I also think that if subconscious information is reduced to chemical operations and processed in a way we cannot comprehend, the mind acts like multiple lenses analyzing that output. The visuospatial capacity renders an idea into a relationship of objects, and the linguistic capacity translates those relationships into hierarchies and symbols.
This complexity is not just due to the sheer number of these processes—the “lenses”—but also because, together, they project all of this into an experience where the mind can look at itself and feel a sensation of satisfaction when it “understands” a concept. This projection creates a symbolic representation of the subconscious—like a virtual hard drive running a virtual program—almost like a computer in Minecraft.
There is also the possibility that subconscious processes are simply the result of neural activity that does not directly contribute to the projection of conscious experience. However, this explanation seems less convincing to me, as I do not see a clear evolutionary path for such a distinct division of operations.
To me, this model is built upon the most rudimentary abilities of neurons. I could even see a tapeworm’s reaction to its environment as a fundamental example of where creative insight originates. Creativity, in my view, is merely an extrapolation of a cell’s ability to self-organize based on its composition and environment.

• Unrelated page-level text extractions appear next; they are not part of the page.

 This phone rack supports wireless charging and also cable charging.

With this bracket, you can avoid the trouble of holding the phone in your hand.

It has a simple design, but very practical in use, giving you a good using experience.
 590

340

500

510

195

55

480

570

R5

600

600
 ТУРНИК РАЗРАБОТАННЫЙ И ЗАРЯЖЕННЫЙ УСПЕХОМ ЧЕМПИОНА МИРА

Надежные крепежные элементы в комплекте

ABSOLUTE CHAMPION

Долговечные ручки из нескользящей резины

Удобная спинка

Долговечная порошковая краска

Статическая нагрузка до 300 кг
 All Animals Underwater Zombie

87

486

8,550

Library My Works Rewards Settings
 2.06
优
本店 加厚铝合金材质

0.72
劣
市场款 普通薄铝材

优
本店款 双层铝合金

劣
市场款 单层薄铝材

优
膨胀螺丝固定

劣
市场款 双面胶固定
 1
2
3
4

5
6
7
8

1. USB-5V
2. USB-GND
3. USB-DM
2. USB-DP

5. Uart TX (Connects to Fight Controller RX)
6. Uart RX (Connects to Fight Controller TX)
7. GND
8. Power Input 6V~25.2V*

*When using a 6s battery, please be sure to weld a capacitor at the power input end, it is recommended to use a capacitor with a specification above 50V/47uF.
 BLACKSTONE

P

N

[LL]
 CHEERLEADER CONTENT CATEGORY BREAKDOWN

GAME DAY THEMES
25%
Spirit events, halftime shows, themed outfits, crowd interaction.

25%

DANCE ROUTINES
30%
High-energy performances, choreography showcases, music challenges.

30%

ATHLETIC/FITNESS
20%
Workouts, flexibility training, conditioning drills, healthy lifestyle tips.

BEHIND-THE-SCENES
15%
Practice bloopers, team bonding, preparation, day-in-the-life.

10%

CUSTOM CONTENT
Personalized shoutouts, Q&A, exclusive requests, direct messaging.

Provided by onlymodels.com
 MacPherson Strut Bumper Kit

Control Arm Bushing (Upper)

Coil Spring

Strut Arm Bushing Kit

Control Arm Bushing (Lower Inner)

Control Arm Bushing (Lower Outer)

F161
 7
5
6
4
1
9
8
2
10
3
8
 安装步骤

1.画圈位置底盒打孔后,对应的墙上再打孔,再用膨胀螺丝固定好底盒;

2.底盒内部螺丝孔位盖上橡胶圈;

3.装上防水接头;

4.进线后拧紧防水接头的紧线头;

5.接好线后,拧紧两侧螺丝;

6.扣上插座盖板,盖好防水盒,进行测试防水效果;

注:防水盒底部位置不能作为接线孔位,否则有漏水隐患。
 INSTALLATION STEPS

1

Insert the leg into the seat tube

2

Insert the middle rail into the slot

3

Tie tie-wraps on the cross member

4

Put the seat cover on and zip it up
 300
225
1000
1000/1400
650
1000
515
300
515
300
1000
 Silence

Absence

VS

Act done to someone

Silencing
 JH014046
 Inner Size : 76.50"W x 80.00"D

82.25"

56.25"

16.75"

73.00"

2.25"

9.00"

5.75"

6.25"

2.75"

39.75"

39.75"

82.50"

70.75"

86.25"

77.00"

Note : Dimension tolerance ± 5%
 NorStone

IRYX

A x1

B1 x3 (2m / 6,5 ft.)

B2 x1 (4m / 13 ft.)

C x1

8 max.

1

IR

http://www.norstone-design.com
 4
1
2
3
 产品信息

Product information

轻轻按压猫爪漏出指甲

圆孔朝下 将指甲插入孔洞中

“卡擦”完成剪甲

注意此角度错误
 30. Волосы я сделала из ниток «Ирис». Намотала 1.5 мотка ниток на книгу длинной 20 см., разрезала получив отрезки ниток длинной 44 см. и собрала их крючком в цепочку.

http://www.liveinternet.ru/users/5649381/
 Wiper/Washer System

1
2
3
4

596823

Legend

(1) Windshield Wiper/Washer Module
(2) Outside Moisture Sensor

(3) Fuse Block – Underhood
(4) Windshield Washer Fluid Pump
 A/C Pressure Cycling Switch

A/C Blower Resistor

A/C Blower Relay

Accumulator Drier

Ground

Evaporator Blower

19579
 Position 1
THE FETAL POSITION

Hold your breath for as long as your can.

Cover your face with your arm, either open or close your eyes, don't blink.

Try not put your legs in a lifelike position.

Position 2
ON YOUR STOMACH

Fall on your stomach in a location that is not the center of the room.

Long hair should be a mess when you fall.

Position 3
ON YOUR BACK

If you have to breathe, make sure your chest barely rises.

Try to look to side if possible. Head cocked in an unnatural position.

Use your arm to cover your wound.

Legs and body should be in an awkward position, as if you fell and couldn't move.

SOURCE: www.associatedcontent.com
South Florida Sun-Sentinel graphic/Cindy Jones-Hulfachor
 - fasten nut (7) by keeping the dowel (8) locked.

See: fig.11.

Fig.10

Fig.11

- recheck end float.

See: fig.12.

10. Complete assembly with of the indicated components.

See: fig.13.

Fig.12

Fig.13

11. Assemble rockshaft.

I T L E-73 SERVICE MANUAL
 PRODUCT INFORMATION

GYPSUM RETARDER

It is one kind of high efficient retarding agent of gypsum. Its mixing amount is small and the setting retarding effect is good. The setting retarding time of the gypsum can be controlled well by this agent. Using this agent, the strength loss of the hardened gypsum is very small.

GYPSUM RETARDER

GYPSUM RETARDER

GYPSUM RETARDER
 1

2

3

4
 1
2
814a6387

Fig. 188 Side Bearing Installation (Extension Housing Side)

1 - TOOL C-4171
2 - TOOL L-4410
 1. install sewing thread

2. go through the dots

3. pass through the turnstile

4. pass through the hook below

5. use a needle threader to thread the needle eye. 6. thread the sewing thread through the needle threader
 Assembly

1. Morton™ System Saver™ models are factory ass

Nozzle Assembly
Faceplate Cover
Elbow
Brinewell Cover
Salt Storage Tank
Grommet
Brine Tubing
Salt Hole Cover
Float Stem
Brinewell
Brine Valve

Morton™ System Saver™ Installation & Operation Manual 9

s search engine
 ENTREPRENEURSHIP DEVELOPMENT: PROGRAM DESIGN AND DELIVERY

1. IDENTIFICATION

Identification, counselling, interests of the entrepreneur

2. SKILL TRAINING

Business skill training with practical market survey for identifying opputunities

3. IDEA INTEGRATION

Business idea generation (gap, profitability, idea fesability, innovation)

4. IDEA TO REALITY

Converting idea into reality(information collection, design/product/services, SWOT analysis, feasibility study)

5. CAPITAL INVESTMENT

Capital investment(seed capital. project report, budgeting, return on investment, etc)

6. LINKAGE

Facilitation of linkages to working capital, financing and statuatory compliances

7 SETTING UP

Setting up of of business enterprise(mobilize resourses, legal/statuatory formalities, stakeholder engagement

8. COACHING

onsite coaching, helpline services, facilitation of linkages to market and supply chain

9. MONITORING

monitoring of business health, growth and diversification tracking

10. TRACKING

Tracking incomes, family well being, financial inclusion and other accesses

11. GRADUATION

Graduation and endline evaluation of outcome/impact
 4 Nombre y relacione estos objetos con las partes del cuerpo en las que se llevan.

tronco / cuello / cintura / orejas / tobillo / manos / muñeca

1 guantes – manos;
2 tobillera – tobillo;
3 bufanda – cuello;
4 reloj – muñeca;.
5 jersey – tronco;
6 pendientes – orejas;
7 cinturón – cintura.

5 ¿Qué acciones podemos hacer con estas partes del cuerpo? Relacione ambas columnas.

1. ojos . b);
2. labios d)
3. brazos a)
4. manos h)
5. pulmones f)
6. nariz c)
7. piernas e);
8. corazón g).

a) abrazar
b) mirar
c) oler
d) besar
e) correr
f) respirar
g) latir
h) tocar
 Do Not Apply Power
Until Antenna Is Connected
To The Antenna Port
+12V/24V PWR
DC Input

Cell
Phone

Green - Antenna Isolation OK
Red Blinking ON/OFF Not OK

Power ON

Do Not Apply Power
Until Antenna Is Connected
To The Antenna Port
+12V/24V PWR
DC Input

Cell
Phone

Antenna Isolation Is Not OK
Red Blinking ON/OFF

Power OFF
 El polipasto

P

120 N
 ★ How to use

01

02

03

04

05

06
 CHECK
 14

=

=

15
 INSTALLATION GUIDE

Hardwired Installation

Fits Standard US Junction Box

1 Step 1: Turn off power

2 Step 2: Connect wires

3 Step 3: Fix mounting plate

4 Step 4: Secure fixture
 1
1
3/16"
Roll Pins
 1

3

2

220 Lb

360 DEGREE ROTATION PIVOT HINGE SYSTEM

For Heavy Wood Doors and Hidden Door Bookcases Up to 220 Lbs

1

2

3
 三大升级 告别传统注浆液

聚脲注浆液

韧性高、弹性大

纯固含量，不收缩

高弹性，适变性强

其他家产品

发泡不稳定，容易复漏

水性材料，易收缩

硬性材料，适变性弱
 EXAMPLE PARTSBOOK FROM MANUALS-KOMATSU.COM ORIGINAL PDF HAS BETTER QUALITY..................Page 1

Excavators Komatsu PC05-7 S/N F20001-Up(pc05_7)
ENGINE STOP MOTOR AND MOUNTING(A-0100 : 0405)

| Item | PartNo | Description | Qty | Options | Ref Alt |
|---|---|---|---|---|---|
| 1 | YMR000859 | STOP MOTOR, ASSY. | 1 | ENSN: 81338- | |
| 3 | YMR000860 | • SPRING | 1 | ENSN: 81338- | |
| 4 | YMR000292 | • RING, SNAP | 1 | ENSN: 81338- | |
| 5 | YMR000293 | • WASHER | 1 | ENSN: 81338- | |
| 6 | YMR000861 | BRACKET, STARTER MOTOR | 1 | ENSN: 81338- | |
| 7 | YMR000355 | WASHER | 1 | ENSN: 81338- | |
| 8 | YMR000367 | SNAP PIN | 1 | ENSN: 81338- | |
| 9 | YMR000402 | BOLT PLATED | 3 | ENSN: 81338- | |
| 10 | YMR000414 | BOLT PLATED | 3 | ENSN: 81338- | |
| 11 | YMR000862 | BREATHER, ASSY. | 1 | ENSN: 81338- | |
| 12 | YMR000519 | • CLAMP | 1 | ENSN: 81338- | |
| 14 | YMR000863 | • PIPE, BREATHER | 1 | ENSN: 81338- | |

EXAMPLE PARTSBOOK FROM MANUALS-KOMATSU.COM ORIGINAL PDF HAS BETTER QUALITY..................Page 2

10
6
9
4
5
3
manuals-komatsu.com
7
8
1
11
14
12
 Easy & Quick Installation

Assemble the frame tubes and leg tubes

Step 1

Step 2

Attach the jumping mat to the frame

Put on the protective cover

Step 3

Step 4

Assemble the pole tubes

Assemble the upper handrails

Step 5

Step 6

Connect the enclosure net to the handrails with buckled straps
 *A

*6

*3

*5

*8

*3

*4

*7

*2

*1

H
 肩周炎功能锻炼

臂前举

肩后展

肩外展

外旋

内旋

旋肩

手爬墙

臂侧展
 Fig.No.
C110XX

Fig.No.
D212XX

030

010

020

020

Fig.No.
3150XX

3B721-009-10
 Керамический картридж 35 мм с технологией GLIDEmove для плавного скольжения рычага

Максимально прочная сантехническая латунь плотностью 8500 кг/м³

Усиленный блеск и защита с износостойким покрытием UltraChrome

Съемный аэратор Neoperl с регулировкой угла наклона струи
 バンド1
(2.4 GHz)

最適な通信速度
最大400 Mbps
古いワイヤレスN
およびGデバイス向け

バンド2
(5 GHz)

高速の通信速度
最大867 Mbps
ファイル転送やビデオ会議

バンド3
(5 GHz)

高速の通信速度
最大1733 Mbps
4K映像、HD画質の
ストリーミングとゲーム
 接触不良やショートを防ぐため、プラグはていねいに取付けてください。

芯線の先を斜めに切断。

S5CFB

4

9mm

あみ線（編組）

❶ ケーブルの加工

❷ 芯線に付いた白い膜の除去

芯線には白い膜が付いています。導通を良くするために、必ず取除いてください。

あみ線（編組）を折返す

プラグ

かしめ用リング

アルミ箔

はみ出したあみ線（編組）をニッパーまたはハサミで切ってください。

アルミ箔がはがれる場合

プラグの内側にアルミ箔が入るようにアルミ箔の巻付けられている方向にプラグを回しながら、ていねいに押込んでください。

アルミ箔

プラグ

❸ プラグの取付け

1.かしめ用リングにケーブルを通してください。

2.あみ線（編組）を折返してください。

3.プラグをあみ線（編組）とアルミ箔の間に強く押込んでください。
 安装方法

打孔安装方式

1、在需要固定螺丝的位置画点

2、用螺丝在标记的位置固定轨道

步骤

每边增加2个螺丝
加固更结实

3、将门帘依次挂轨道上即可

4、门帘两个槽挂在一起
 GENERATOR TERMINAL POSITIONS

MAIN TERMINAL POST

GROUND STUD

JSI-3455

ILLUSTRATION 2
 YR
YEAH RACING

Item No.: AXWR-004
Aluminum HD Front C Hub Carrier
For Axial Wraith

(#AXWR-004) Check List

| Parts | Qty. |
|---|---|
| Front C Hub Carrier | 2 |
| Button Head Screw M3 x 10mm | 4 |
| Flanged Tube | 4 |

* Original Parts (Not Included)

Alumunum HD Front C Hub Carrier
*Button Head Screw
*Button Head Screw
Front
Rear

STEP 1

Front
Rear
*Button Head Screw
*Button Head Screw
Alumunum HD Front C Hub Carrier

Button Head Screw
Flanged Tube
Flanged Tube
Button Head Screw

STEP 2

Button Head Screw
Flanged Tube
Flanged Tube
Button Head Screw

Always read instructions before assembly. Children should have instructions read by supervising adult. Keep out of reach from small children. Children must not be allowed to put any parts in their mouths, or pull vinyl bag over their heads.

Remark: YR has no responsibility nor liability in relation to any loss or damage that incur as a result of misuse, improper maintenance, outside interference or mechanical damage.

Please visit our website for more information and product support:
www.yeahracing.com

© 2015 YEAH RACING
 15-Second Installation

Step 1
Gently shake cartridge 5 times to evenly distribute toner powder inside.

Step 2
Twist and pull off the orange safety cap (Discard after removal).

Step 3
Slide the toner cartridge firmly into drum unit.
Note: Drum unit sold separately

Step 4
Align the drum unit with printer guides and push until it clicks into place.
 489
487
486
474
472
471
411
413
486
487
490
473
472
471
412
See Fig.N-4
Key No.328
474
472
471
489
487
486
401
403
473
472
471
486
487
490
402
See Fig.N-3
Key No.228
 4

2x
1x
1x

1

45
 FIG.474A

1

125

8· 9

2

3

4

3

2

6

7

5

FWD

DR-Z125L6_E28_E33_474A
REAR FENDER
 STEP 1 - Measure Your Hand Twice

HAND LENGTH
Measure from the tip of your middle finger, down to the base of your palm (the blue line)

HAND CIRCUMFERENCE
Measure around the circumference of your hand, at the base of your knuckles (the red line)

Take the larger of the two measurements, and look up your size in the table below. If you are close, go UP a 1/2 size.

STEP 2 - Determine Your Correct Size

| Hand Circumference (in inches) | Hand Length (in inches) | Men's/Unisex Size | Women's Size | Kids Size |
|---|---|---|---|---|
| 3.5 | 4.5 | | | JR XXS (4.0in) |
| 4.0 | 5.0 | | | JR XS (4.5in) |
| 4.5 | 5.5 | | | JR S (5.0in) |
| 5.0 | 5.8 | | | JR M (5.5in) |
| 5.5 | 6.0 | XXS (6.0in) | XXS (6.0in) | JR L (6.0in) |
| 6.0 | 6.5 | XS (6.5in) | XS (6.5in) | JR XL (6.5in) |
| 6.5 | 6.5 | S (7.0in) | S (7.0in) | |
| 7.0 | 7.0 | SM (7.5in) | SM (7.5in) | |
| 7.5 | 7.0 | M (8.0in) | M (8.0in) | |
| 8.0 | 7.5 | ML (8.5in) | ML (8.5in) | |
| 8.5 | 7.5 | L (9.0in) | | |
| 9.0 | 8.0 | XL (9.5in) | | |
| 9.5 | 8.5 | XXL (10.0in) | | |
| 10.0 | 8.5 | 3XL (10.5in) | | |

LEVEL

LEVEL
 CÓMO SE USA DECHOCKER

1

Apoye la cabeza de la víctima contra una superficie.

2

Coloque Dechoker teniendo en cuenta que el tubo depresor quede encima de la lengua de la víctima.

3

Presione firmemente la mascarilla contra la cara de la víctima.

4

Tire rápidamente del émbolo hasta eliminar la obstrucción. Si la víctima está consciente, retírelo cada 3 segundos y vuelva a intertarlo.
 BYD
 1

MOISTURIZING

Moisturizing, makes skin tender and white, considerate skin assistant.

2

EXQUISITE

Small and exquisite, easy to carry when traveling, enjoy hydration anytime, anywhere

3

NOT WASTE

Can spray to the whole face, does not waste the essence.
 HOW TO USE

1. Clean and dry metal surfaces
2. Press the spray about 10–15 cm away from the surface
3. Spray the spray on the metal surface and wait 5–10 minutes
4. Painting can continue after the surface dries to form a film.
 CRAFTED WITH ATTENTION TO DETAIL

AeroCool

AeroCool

What makes humans unique is not just our ability to have insights but the breadth of our symbolic representation and our ability to guide it through frontal cortical modulation. I have seen mice innovate in their own way, and ants solve problems—such as navigating past tape on the ground—that evolution could not have specifically prepared them for. From my understanding, any diffuse thermodynamic system has the potential for adaptive organization, which is essentially elementary innovation at a chemical level.